In keeping with previous versions, Q&A 4.0 was fully backward compatible, allowing users to easily access data created in prior versions of the software. This version is largely considered the “classic” Q&A.

The (customer) contact management software ACT!, another earlier Symantec product now being continued by the SAGE group, also had the ability to read Q&A data files.

=== Last years ===
In 1994, Symantec announced that it would no longer continue to develop Q&A. Amid public outcry, particularly from the Q&A User Group, Symantec was forced to reconsider and commissioned PFP Software GmbH of Düsseldorf to develop an upgrade to the MS-DOS version.
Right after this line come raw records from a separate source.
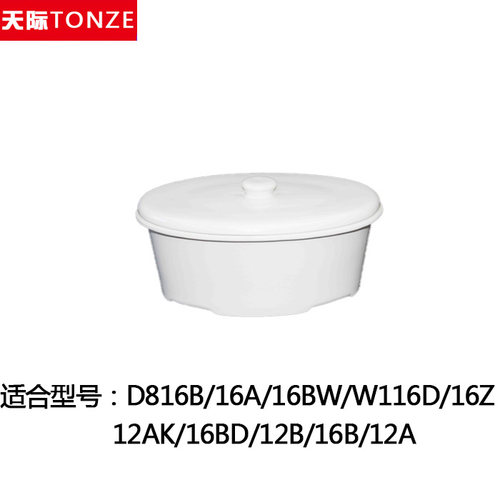 天际DDZ-16A 16B 16BW隔水炖 电炖锅 大小陶瓷盖子内胆配件 包邮 - 图0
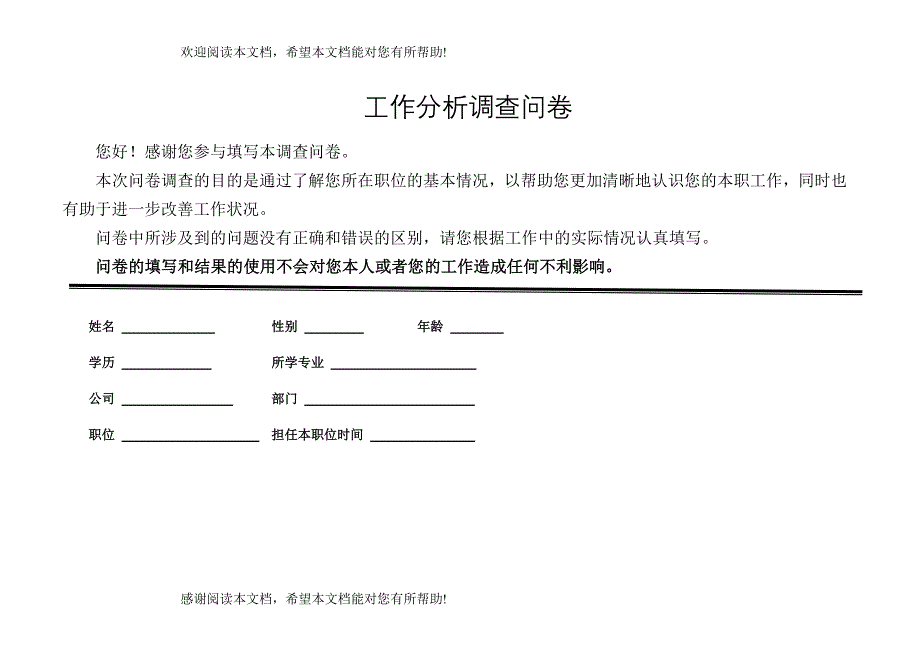 工作分析调查问卷模板_第1页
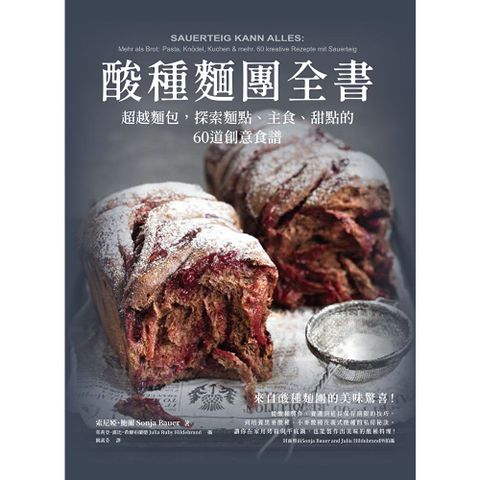 酸種麵團全書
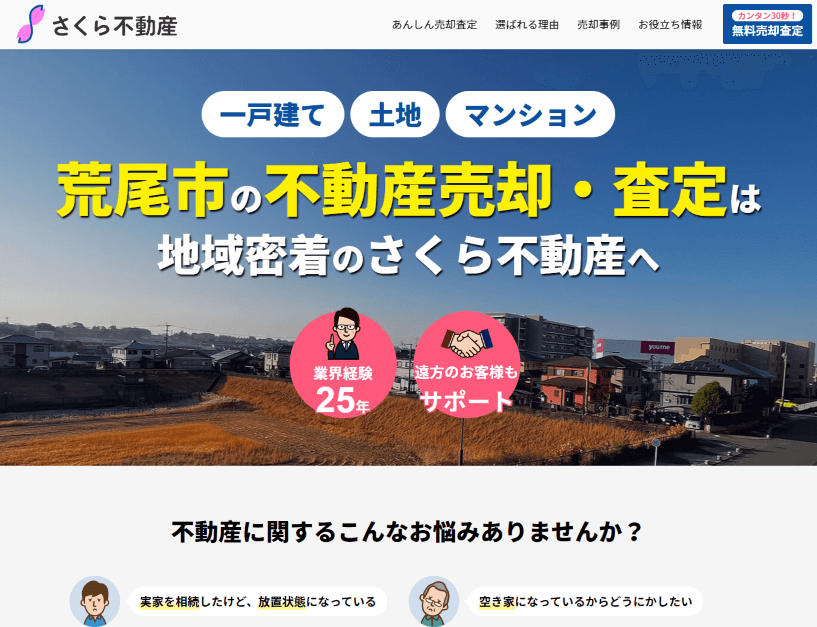 不動産売却・査定のメインビジュアル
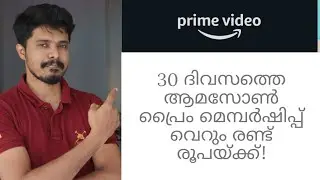 How to get Amazon Prime 30 Day Free Trial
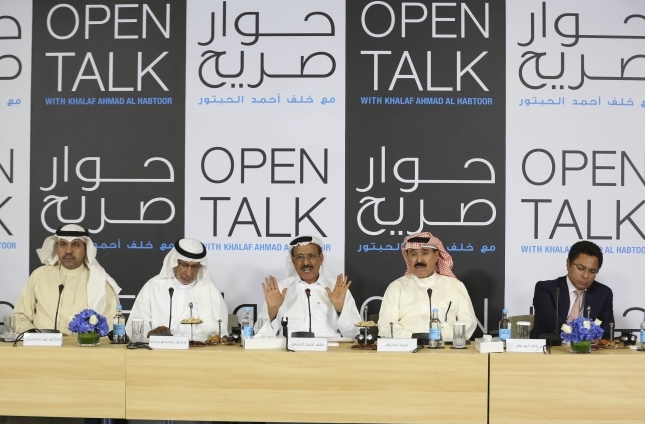 Open Talk (4) with Khalaf Al Habtoor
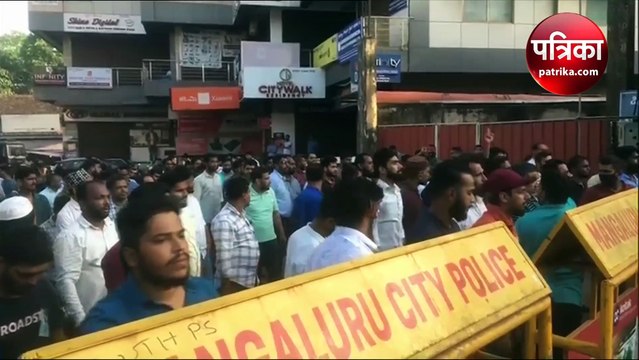 टेरर फंडिंग को लेकर NIA की 13 राज्यों में छापेमारी जारी, PFI के 106 सदस्य गिरफ्तार, विरोध में 'NIA गो बैक' के लगे नारे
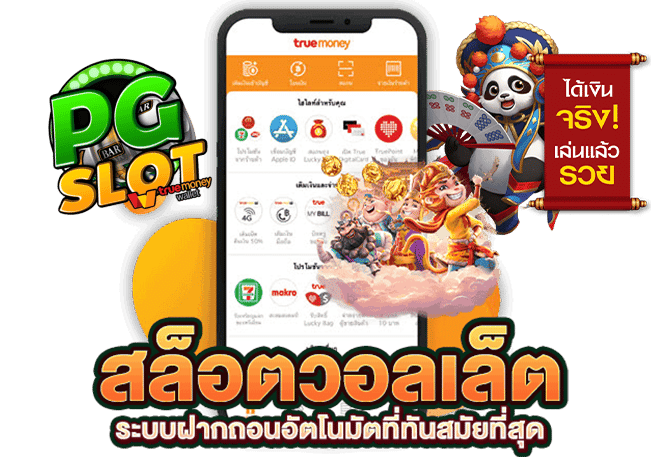 slot pg เว็บตรง wallet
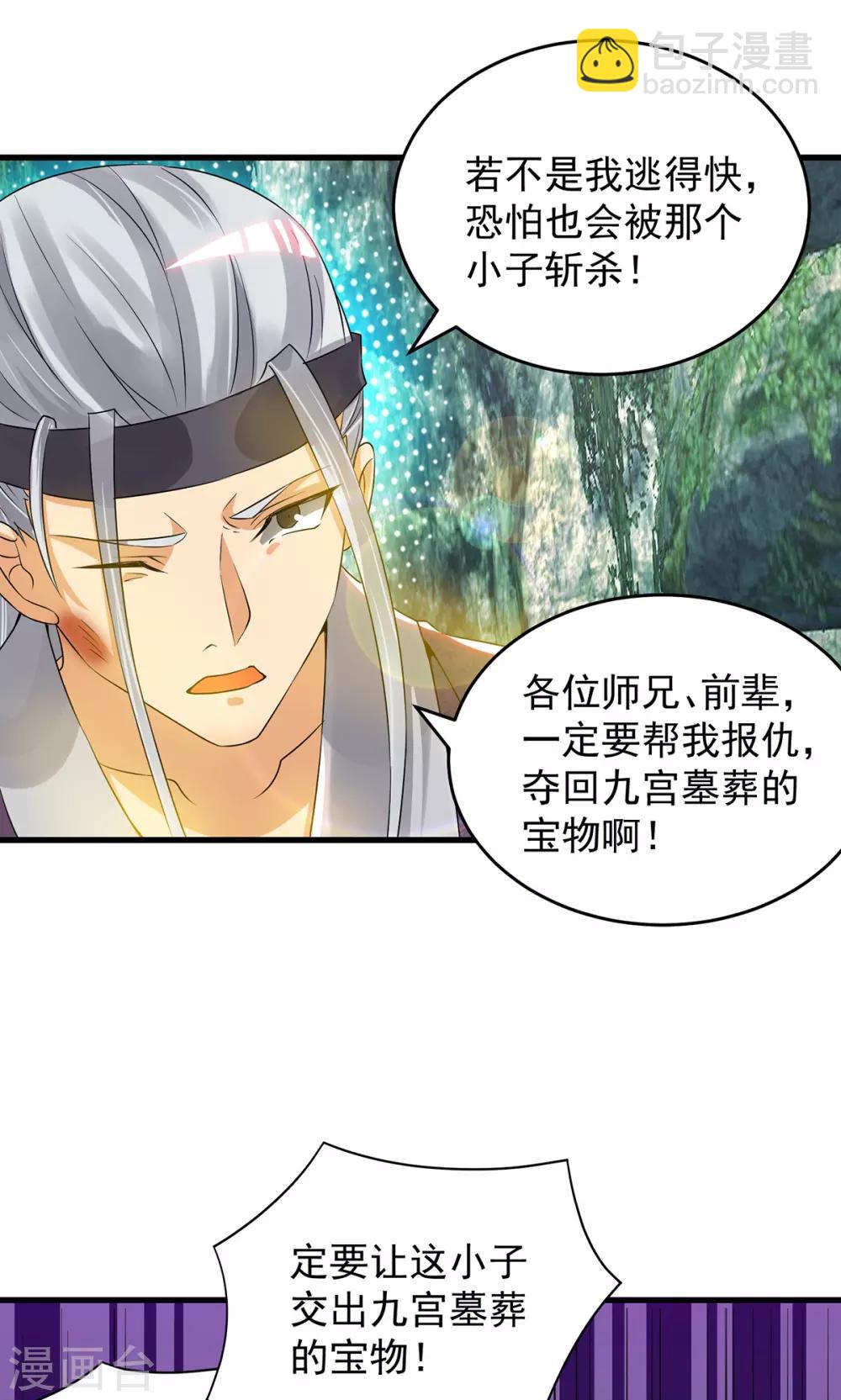 第67话 爷爷我出来了！-第71话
Released in 1995 first only in Europe, then later in the US in response to demands from the extremely vocal user base, Andreas Göbel's Version 5.0 addressed interoperability issues, added more user control over form colors and introduced the ability to Copy/Paste between fields.

Although Symantec continued to sell both Versions 4.0 and 5.0, neither was actively marketed, and in September 1998, all sales and support of Q&A were halted.

== Alternative application==
Shortly before the cessation of Q&A sales, a joint venture between Professional Computer Technology Associates (PCTA) and Marble Publications led by longtime Q&A users William Halpern and Tom Marcellus began negotiating with Symantec to address the issues facing long-term Q&A users. By the time Q&A sales and support had been halted, Symantec was actively referring users with questions to the venture, with sales inquiries going to PCTA, and support inquiries going to both PCTA and Marble Publications.

Recognizing that Q&A would lapse into obsolescence as advances in hardware and software moved forward, Halpern and a group of Q&A "power users" began meeting in 1999 to address the possibility of developing a new product—compatible with Q&A databases—to allow users to migrate seamlessly without losing their important data. In 2000, Halpern's group became Lantica Software LLC, which released its first version of Sesame Database Manager in 2003.

==Reception==

BYTE columnist Jerry Pournelle said in October 1987 that although he would keep using WordPerfect, Q&A Write was superior in handling blocks of text. He named Q&A Write the text editor of the month for July 1988, stating that the newest version "fixes most of the problems I mentioned in previous reviews. I'll say one thing about Symantec, they listen". He wrote fondly of the software, claiming it as his sole word processor.

A 1988 PC Magazine reader survey found that 2% used Q&A Write. A 1990 American Institute of Certified Public Accountants member survey found that 4% of respondents used Q&A as their database, and 1% as their word processor.